The CLC joined with Republican Party heavyweights James Baker III (secretary of treasury under President Reagan and secretary of state under the first President Bush), George Schultz (secretary of treasury under Presidents Nixon and Ford, secretary of state under President Reagan), and Henry Paulson (secretary of treasury under the second President Bush) in pushing the White House to take CLC's carbon tax/dividend policy seriously. And according to Bertelsen, they left optimistic about the future after the meeting.
Climate change conservatives have another compelling reason for the Trump administration to get on board: millennial voters. Overall, millennials tend to be more likely to believe in climate change. A University of Texas at Austin study found that while 74 percent of people over age 65 believe in climate change, 91 percent of people under 35 did. And even within the Republican Party, a recent Reuters report found college students are focusing more on climate change. Thus, the Trump administration and the Republican party could reap real electoral benefits down the line from taking this issue seriously.
That's the argument made by Kyle Meyaard-Schaap, national organizer and spokesman for Young Evangelicals for Climate Action. His group is non-partisan, but the key position of evangelical Christians within the Republican Party gives him hope that the Trump administration will listen to them.
"We've seen what happens — in Congress with health care — when Republicans attempt to do a repeal-only strategy and don't replace it."
"He won with 81 percent of white evangelicals voting for him," Meyaard-Schaap tells Bustle. "So, as a constituency, I think it would behoove him to listen to those in the younger evangelical generation who are coming up and saying that this is something we care about. Historically, conservatives have been able to count on evangelicals as a pretty reliable voting bloc, and if they continue to want to do that, they're going to have to listen to concerns of the next generation."
Still, although conservatives pushing for climate change may have lofty goals for Trump, his administration has sent mixed signals, at best. While reports of discussions within the White House about a carbon tax have bubbled up, the administration has nevertheless taken action against Obama's EPA regulations that dwarf any words behind the scenes.

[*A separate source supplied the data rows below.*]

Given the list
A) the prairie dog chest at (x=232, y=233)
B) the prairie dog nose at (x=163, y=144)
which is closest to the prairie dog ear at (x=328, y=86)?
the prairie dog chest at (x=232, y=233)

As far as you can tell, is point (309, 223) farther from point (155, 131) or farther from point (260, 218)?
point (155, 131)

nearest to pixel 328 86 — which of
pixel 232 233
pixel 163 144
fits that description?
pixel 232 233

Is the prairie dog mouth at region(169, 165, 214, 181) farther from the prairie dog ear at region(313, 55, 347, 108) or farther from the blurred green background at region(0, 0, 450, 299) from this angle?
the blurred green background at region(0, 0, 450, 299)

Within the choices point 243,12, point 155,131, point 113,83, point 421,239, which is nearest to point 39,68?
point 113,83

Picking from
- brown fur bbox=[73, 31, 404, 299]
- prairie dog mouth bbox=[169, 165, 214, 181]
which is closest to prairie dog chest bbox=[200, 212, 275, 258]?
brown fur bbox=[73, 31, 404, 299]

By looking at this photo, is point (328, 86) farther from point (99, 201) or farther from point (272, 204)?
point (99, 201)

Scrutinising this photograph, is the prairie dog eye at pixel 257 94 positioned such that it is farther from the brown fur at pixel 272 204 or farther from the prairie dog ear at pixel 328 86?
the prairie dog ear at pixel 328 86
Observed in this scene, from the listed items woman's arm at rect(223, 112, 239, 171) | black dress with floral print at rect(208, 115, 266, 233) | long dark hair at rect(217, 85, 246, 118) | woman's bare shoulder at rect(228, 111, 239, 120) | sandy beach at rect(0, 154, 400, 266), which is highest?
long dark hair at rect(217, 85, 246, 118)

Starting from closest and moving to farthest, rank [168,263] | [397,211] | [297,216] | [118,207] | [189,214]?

But for the CLC, the divide between those actions and the public opinion on the issue. According to a Quinnipiac University poll, 62 percent of voters oppose rolling back the Clean Power Plan — and that is a reason for hope, says Bertelsen. "The rollback of the regulations make a plan like ours all the more necessary," says Bertelsen. "We've seen what happens — in Congress with health care — when Republicans attempt to do a repeal-only strategy and don't replace it."
"Strong majorities of the voting public support action on climate change," Bertelsen says. "Republicans are going to have to put forward a replacement plan. The public is demanding it, and the momentum behind that demand is only increasing."